Given request: Beginning at the line that contains "How far are lagoon", reproduce every line to the end of the material without changing any of them.

Data rows:
————
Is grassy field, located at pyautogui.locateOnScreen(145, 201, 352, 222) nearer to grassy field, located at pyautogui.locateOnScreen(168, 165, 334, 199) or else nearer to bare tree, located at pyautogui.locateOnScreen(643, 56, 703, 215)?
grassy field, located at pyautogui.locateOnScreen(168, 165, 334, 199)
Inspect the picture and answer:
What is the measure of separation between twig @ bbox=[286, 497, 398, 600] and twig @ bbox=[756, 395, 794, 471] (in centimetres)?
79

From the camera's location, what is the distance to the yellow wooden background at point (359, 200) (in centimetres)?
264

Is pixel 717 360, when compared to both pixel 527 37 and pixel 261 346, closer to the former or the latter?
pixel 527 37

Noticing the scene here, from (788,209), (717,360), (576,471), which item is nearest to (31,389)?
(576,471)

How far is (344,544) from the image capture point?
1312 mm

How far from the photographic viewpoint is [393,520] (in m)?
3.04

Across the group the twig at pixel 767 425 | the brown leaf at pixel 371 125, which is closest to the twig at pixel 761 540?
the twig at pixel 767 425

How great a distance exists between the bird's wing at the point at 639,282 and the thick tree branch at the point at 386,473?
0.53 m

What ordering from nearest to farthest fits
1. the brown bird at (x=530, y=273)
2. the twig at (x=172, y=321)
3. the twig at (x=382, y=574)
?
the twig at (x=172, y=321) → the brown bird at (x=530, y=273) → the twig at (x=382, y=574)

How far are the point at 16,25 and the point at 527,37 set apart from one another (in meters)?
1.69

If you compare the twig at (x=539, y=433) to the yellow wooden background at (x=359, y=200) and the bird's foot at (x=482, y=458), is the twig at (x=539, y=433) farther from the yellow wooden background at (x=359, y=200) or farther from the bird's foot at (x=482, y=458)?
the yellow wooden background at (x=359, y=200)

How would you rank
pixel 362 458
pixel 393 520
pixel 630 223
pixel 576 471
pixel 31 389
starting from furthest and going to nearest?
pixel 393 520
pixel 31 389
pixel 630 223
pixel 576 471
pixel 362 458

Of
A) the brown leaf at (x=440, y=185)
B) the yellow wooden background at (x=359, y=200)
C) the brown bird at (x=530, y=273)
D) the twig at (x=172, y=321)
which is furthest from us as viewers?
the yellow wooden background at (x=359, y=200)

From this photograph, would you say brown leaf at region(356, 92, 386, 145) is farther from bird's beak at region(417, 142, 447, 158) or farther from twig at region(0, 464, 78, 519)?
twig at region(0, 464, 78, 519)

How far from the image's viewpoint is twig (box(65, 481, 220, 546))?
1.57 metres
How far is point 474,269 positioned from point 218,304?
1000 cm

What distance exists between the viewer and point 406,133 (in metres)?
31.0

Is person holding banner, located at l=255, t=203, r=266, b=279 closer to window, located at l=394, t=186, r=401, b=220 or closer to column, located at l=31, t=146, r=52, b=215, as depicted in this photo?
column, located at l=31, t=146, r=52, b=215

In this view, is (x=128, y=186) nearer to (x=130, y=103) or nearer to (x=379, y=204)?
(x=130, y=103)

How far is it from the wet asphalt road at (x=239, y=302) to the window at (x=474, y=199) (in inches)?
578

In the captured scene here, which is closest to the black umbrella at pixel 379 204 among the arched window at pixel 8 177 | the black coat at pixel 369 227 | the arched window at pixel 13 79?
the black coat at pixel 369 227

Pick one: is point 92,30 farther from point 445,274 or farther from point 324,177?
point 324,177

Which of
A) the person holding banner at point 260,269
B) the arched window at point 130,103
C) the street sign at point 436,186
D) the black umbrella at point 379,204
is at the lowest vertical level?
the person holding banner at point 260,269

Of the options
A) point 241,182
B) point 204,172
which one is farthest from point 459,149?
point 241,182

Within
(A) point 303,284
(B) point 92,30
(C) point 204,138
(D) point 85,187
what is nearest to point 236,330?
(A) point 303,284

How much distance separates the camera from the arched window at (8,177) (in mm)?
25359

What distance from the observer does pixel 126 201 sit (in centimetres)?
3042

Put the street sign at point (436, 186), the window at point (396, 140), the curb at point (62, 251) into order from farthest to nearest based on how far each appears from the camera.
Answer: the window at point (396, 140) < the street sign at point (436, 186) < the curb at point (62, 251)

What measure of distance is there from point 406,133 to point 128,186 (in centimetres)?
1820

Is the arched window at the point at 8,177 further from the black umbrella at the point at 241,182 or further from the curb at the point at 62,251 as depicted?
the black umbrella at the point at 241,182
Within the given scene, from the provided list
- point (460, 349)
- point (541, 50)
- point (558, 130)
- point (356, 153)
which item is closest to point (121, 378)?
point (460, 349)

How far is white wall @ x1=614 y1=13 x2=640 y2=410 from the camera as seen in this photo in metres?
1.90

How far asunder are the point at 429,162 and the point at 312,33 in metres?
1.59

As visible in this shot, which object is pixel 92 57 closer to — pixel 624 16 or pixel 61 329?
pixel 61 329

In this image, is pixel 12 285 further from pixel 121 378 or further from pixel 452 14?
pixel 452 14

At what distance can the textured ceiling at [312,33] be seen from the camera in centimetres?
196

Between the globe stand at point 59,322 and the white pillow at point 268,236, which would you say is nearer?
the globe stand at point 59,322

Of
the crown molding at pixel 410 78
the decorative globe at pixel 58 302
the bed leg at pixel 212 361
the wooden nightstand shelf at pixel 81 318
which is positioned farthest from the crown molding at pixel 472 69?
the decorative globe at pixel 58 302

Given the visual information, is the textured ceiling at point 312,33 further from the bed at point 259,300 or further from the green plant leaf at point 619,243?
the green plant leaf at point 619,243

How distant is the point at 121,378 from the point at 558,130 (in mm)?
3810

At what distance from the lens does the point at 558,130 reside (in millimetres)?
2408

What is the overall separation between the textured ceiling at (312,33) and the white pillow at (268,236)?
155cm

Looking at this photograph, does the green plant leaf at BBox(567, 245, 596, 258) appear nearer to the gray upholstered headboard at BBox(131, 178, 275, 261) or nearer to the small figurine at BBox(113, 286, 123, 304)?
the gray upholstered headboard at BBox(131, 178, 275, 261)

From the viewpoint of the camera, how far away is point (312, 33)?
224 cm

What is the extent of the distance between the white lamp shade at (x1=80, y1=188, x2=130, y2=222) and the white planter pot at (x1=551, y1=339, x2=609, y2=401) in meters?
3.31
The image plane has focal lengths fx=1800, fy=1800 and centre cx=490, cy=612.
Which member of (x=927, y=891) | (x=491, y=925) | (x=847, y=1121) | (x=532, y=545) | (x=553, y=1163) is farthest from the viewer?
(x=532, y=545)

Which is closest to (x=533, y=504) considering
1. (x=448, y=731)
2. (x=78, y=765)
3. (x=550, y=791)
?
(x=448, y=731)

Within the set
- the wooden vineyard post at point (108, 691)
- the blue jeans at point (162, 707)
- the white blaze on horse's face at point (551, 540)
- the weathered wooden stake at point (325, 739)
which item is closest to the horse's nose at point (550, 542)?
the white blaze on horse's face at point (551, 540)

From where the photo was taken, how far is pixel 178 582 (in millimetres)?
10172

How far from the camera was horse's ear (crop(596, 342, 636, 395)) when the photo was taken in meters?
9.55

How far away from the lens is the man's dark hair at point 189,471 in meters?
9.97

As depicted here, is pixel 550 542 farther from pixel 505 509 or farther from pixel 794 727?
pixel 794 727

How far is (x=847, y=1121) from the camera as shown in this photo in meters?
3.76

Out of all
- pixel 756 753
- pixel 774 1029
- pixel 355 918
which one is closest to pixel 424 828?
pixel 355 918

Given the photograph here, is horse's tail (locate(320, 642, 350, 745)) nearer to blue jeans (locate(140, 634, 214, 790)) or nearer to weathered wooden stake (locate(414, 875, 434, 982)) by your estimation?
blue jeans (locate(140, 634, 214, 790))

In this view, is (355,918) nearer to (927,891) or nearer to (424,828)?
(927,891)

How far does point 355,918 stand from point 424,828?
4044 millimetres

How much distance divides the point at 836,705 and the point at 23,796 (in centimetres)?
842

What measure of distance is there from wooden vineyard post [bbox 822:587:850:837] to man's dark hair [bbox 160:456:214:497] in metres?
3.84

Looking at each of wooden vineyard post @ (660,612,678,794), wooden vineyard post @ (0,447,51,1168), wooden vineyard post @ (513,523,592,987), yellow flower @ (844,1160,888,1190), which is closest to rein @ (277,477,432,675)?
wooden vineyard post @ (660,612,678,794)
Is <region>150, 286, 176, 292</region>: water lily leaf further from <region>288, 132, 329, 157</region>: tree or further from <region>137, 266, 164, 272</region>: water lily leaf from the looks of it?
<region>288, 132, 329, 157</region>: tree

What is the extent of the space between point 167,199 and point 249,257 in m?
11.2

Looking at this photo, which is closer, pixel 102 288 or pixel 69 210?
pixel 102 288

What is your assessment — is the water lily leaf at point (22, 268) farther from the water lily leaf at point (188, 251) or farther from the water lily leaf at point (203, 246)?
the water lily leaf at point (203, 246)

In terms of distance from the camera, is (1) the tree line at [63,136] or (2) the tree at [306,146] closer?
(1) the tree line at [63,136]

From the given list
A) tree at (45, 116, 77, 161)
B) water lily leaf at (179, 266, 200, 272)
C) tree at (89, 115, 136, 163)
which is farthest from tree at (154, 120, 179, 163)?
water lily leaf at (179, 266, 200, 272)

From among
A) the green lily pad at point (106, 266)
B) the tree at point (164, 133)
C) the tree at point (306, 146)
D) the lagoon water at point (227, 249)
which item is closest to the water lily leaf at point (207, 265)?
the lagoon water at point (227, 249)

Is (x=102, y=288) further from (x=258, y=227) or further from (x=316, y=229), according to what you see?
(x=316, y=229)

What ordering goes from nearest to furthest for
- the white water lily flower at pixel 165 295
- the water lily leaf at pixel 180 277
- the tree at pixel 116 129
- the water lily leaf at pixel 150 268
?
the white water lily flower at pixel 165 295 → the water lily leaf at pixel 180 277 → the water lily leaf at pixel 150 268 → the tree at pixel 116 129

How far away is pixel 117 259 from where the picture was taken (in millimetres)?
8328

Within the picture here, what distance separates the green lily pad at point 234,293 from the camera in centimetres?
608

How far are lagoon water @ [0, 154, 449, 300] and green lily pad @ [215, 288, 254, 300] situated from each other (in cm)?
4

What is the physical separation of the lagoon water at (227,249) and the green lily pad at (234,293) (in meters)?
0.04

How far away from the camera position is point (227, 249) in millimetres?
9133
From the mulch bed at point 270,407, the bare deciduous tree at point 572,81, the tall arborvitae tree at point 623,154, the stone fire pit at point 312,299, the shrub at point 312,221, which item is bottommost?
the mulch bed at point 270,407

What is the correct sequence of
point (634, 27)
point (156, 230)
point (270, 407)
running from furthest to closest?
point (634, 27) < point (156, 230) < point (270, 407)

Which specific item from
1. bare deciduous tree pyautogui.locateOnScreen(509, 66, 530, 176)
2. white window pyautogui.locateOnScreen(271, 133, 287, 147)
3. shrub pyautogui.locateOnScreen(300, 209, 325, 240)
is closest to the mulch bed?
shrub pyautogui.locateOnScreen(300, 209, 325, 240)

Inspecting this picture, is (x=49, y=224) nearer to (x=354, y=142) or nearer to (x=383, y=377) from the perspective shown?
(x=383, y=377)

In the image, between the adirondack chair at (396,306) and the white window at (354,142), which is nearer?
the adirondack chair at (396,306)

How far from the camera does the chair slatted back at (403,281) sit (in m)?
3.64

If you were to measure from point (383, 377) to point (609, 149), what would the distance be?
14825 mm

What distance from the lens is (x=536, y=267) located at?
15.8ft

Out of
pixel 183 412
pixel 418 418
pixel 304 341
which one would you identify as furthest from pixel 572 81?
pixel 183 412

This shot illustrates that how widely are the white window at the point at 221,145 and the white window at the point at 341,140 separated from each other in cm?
————
Result of this task:
How far are lagoon water @ [0, 154, 449, 300] and green lily pad @ [215, 288, 254, 300] situated from each other (in cm)?
4

What is the physical separation of the lagoon water at (227,249) and the green lily pad at (234,293) (in meters)?
0.04

How far away from the camera position is point (227, 249) in millimetres?
9133
From the mulch bed at point 270,407, the bare deciduous tree at point 572,81, the tall arborvitae tree at point 623,154, the stone fire pit at point 312,299, the shrub at point 312,221, which item is bottommost?
the mulch bed at point 270,407

What is the correct sequence of
point (634, 27)
point (156, 230)
point (270, 407)
running from furthest to closest?
point (634, 27) < point (156, 230) < point (270, 407)

Which specific item from
1. bare deciduous tree pyautogui.locateOnScreen(509, 66, 530, 176)
2. white window pyautogui.locateOnScreen(271, 133, 287, 147)
3. shrub pyautogui.locateOnScreen(300, 209, 325, 240)
is closest to the mulch bed?
shrub pyautogui.locateOnScreen(300, 209, 325, 240)

Inspecting this picture, is (x=49, y=224) nearer to (x=354, y=142) or nearer to (x=383, y=377) from the perspective shown?
(x=383, y=377)

In the image, between the adirondack chair at (396,306) and the white window at (354,142), which is nearer?
the adirondack chair at (396,306)

How far from the camera does the chair slatted back at (403,281) sit (in m)?
3.64

If you were to measure from point (383, 377) to point (609, 149), what would the distance be?
14825 mm

What distance from the lens is (x=536, y=267) located at?
15.8ft

Out of
pixel 183 412
pixel 418 418
pixel 304 341
which one would you identify as furthest from pixel 572 81?
pixel 183 412

This shot illustrates that how widely are the white window at the point at 221,145 and the white window at the point at 341,140 separated from each other in cm?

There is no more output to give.